You are here: Home / weblog / Keylength gotcha when setting up Tridion Access management.

Keylength gotcha when setting up Tridion Access management.

Posted by Dominic Cronin at Dec 26, 2020 02:58 PM |

I'm busy setting up Access Management on my Tridion server. There are quite a lot of moving parts, so I'm working step by step and checking as I go. I've got as far as configuring the details of my identity provider, and I'm about to start kicking the tyres properly, but it's not quite working just yet. My "go to" tool for checking something like this is Fiddler: I want to see what traffic is going backwards and forwards between the Access Manager server and the identity provider, if only to see what's in the JSON, but before I can get to that, I can see that I'm getting some 500 errors when the browser calls the /access-management/connect/token endpoint. 

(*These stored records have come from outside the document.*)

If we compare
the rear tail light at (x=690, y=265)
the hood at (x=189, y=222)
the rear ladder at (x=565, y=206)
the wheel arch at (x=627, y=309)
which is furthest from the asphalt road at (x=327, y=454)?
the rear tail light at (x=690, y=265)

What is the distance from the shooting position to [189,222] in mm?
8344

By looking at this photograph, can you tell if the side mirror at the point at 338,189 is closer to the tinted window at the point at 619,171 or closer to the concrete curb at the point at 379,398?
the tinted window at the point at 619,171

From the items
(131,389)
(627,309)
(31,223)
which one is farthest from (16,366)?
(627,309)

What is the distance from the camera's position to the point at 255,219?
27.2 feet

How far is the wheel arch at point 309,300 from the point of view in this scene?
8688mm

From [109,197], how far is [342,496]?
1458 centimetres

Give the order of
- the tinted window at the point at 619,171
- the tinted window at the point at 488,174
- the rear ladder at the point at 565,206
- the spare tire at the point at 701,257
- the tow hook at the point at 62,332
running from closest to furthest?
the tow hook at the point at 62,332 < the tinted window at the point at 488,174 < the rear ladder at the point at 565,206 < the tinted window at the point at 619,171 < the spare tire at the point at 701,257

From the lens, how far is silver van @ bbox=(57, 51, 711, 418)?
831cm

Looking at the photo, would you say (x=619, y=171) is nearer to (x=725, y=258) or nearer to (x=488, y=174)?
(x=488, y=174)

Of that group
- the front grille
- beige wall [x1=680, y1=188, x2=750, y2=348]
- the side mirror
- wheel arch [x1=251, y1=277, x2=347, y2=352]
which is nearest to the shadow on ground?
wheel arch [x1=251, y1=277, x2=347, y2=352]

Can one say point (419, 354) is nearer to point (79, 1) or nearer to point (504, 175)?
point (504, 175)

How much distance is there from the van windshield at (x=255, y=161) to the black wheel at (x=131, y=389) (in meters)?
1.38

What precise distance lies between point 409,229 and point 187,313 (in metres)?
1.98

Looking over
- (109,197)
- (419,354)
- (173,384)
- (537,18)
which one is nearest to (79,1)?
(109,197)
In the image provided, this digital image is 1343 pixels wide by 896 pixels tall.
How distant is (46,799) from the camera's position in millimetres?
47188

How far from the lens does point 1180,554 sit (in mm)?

In the response, I can see the following:

IDX10630: The 'Microsoft.IdentityModel.Tokens.X509SecurityKey, 
KeyId: '604BDFF176DB97F7C6D42CC4E7252C92F69F6A82',
InternalId: '48edf05d-a5da-4c81-98d7-96a4e08da898'.'
for signing cannot be smaller than '2048' bits. KeySize: '1024'.
(Parameter 'key.KeySize')

It says I should check the logs, and sure enough, the same information is there. I'm guessing that it's trying to sign the token using the certificate I've provided. It's using the Microsoft.IdentityModel library - which is probably quite justified in complaining about an insecure key length. Maybe you'll never come across this problem in production work, but I'd just generated the certificate in OpenSSL using the defaults. Close enough for a dev box, I thought, but apparently not.

So - back to OpenSSL and this time, I've specified the key length when generating the keys. 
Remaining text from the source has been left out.